Theresa’s letters are historical treasures preserved in the Scranton IHM archives. They reveal much about Mother Theresa, especially how eager she was to be reunited with her sisters. She offered numerous strategies for persuading or eluding the bishops’ power. Perhaps the most remarkable was the following strategy: “I felt badly on hearing about dear Holy Sister Agatha’s sickness. I always thought I would see her before dying. I will tell you a thought I had though it may be foolish. Since she is expected to die soon, I thought if she expressed a desire of seeing me, that perhaps Bishop O’Hara would permit me to go.”

A number of persons worked to bring about Mother Theresa’s return. Many of her Redemptorist friends continued to take an interest in her situation, but the most diligent was Rev. Francis Schnüttgen, CSsR. He led the effort to appeal with the new Archbishop of Philadelphia, Patrick J. Ryan, to welcome Theresa back to the congregation. Bishop Duhumal of Ottawa also lent his support to the effort. At the same time, the Immaculata IHMs undertook to facilitate her return. Most instrumental was the Superior General, Mother Gonzaga Rooney. This was ironic because Theresa had believed that Mother Gonzaga was one of the opponents of her return.
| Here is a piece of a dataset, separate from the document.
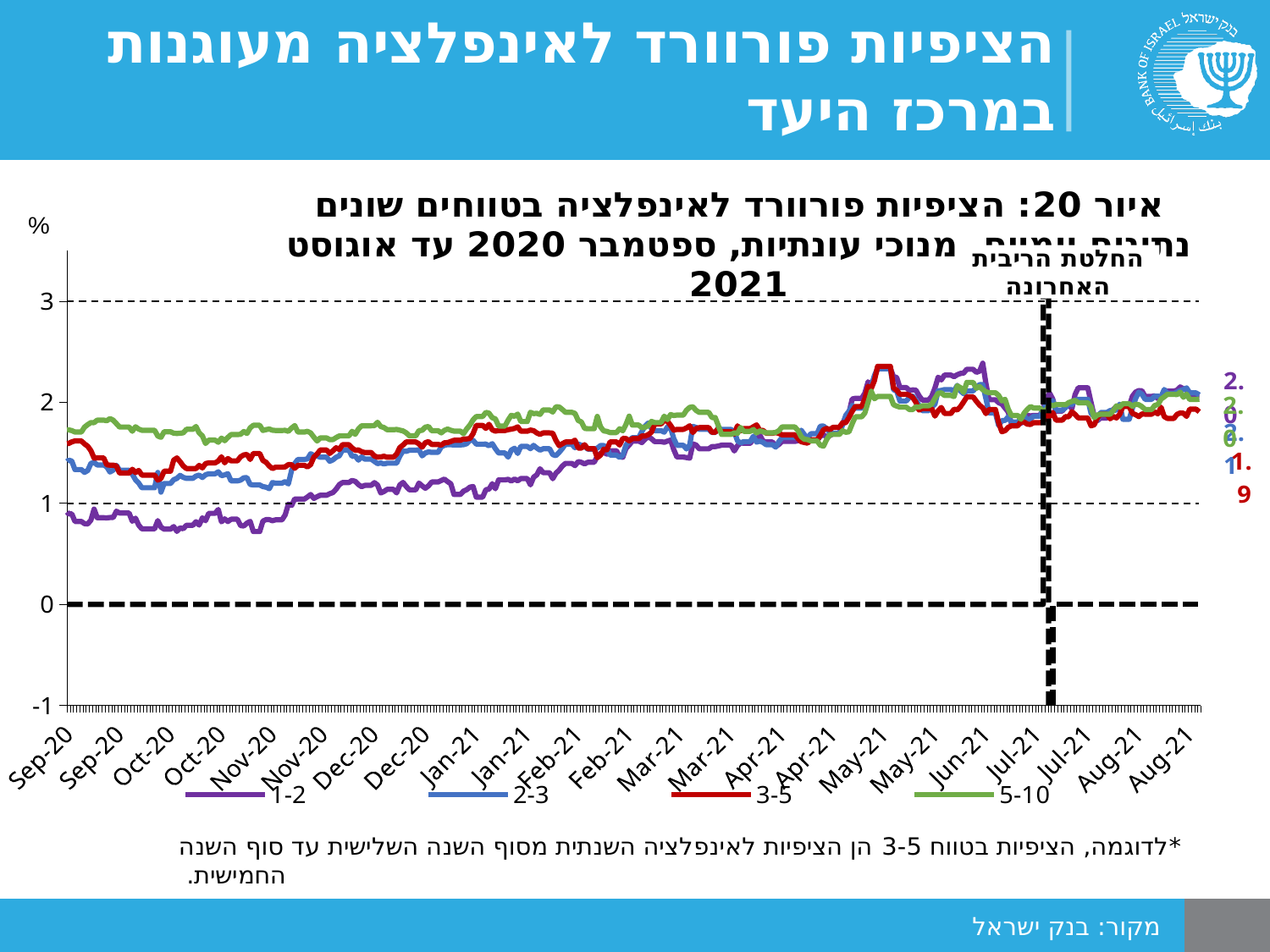
What unit is shown on the y axis? % Is the value of the 1-2 series in Oct-20 greater or less than 1? less Which series has the highest value at the start of the chart (Sep-20)? 5-10 What kind of chart is shown on the slide? line chart Which series has the lowest value at the start of the chart (Sep-20)? 1-2 How many series does the legend list? 4 Is the value of the 5-10 series in Nov-20 greater or less than 1? greater Is any series above 3 at any point on the chart? no Does the 1-2 series rise or fall overall from Sep-20 to Aug-21? rise In Nov-20, which series is higher: 1-2 or 5-10? 5-10 What are the four series listed in the legend? 1-2, 2-3, 3-5, 5-10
That suspicion disappeared totally when Theresa learned of the extensive efforts Mother Gonzaga had invested in Theresa’s return.
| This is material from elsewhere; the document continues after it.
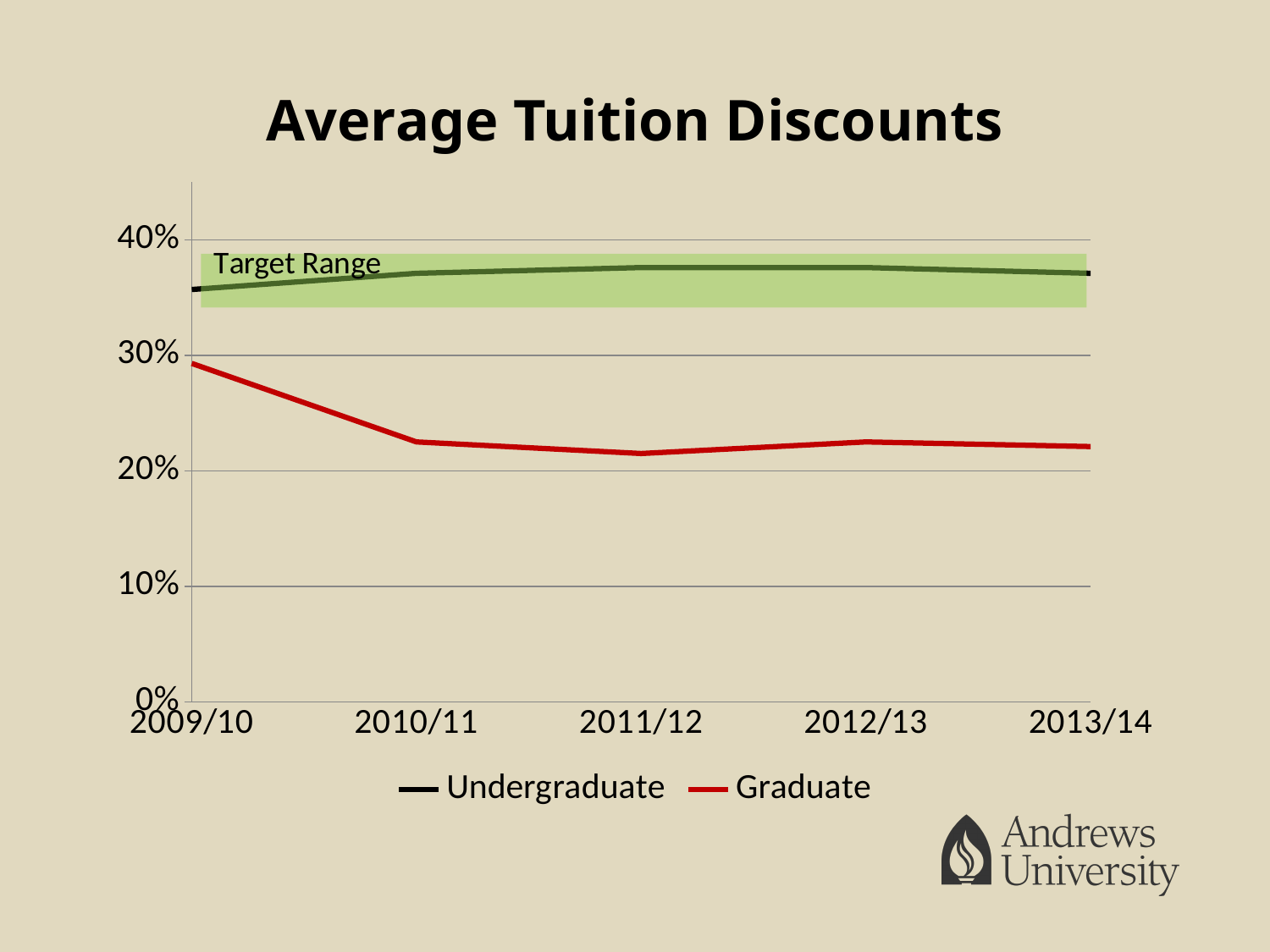
How many series does the legend list? 2 Is the Undergraduate value for 2013/14 greater or less than 40%? less Is the Undergraduate value for 2009/10 greater or less than 30%? greater What is the title of the chart? Average Tuition Discounts How many academic years are plotted along the x axis? 5 What label is shown on the green shaded band? Target Range Does the Graduate line rise or fall from 2009/10 to 2010/11? Fall In which year is the Graduate discount highest? 2009/10 Is the Graduate value for 2010/11 greater or less than 20%? greater What kind of chart is shown on the slide? Line chart In 2011/12, which series has the higher value, Undergraduate or Graduate? Undergraduate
Mother Francis Henry, the superior general of the Scranton IHMs, worked devotedly to persuade Bishop O’Hara to allow Mother Theresa to return to the Scranton congregation. But the bishop refused, since it was Bishop Wood, not he, who had granted Theresa’s dispensation. By 1885, Bishop Wood had died and a new Archbishop had come into office, Patrick John Ryan.
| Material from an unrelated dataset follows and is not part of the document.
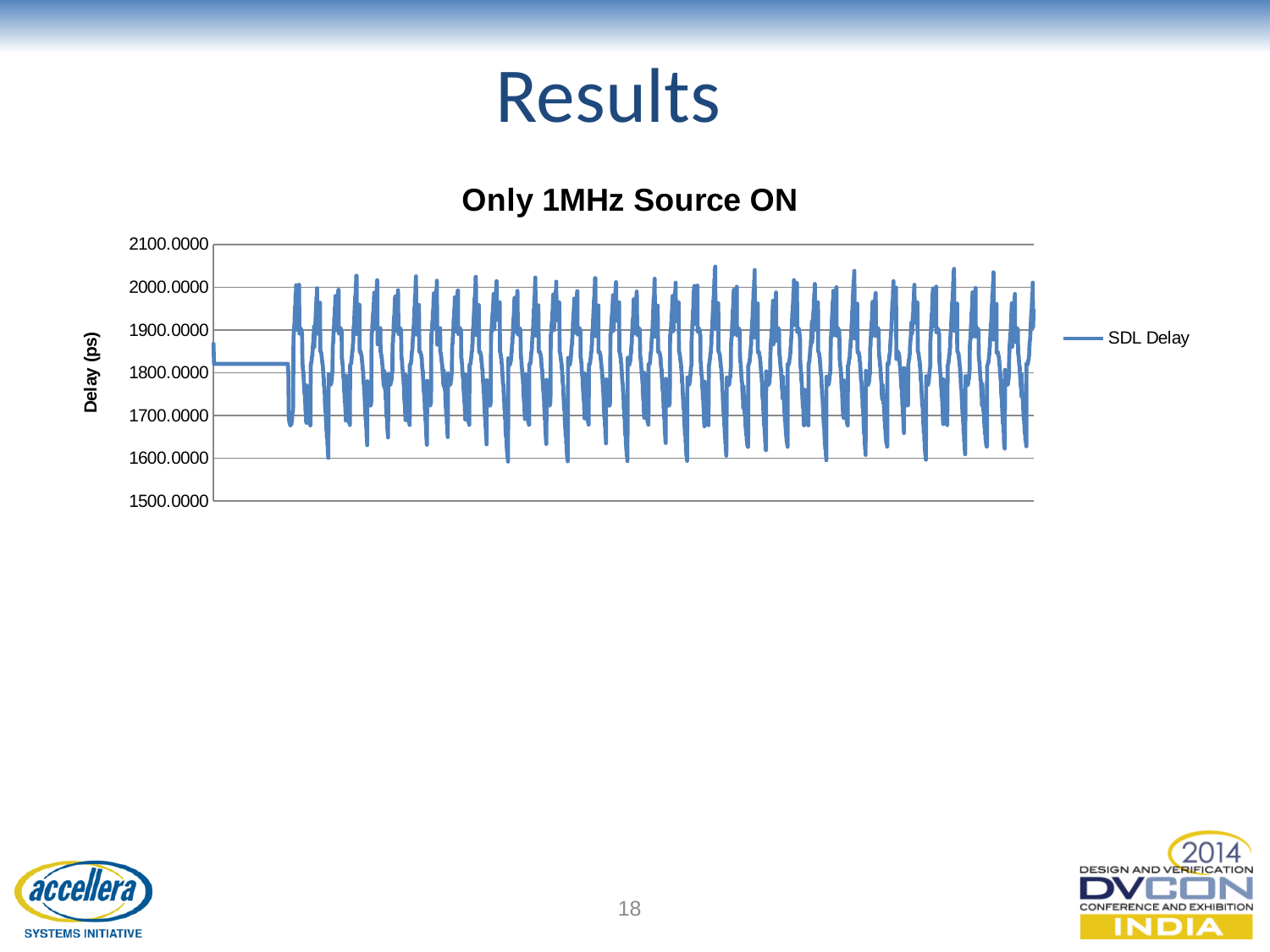
Is the lowest dip of the SDL Delay line greater or less than 1700.0000? less Is the flat initial segment of the SDL Delay line, before the oscillation starts, greater or less than 1900.0000? less What is the lowest value shown on the vertical axis? 1500.0000 Is the flat initial segment of the SDL Delay line, before the oscillation starts, greater or less than 1700.0000? greater What is the name of the series shown in the legend? SDL Delay How many series does the chart's legend list? 1 What is the label of the vertical axis? Delay (ps) What kind of chart is shown on the slide? line chart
Father Schnüttgen and Bishop Duhamel both interceded with archbishop Ryan. The Archbishop saw no problem in Theresa’s return and arrangements began to be made. In response to Mother Gonzaga’s announcement, Theresa greeted her with joy and gratitude. “How incomprehensible are the ways of God! How great the power of prayer! Words are inadequate to express my feelings! My poor heart is full to overflowing!”

Mother Theresa’s dream of reuniting with her IHM sisters came to fulfillment at the West Chester Motherhouse on January 21, 1885. One of the first sisters to great her was her faithful friend Sister Ann. Theresa described the celebrations to Sister Genevieve: “Words are inadequate to express my joy and grateful feelings to Our Dear Lord for his great mercies in restoring me again to my own. I am so happy in being in the Institution, so dear to me and which I never left at heart, indeed, we have been here in jubilation, ever since my arrival.” This was her second January going home.

One difficulty that dampened Theresa’s joy was the mandate of Scranton’s Bishop O’Hara forbidding Theresa from visiting the Scranton diocese. In 1871, he had separated the IHMs living in the Scranton diocese into a separate congregation. Thus, Theresa was cut off from a sizable portion of the original congregation. The Scranton sisters were also forbidden to write regularly to Theresa.

Theresa lived happily at the West Chester Motherhouse for seven years. During those years she shared with the sisters her life story, including her participation in the Baltimore African-American society and culture, and her “passing” into the white society when she moved to Michigan in 1845.

Theresa died from complications of influenza on January 14, 1892. Her sisters were with her at her deathbed and she joined in the prayers to the end. She then departed—on her final January journey of going home.